I actually agree with that, but from a different direction.
My question:
Why should I take feminist critics seriously in the first place? Why should I care? Why should I believe them when they say these tropes are influencing my behavior negatively?
Gaming doesn't need defense when the "offense" is so weak and poorly researched to begin with.
Call me cold if you want, but I'm frankly tired of the empty moral posturing and I'm REALLY fucking tired of the pretense coming from those that preach it.
The most I can do is empathize as such:
"You know, more games with strong female characters would be nice".
Ironically, something I already believed well before gender politics ever became this ubiquitous in gaming.
INH5 said:
I was kind of on Sarkeesian's side at the start, but with each video the representations got more dishonest and the logic got more strained, but no one in the gaming media seemed to notice.
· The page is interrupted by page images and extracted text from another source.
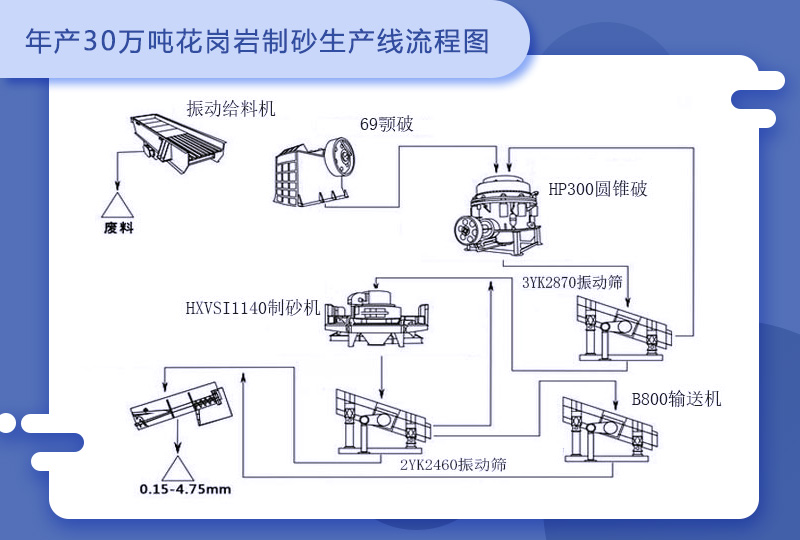 年产30万吨花岗岩制砂生产线流程图

振动给料机

废料

69颚破

HP300圆锥破

3YK2870振动筛

HXVSI1140制砂机

B800输送机

2YK2460振动筛

0.15-4.75mm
It was always "she's being harassed, so all of her critics must be misogynists"...
That's where I ended up with Sarkeesian. She's a critical darling with most of the popular games journalists because she brings in controversy, and controversy brings in the ad-hits.
I've never once seen a critical piece run on her on this site. In fact, I've seen the complete opposite: tons and TONS of gushing, unilateral support of her work, method and opinions.
(and I don't mean "critical" to be "scathing" or "in stark opposition to", I mean in terms of neutral or authoritative analysis; y'know, real journalism?)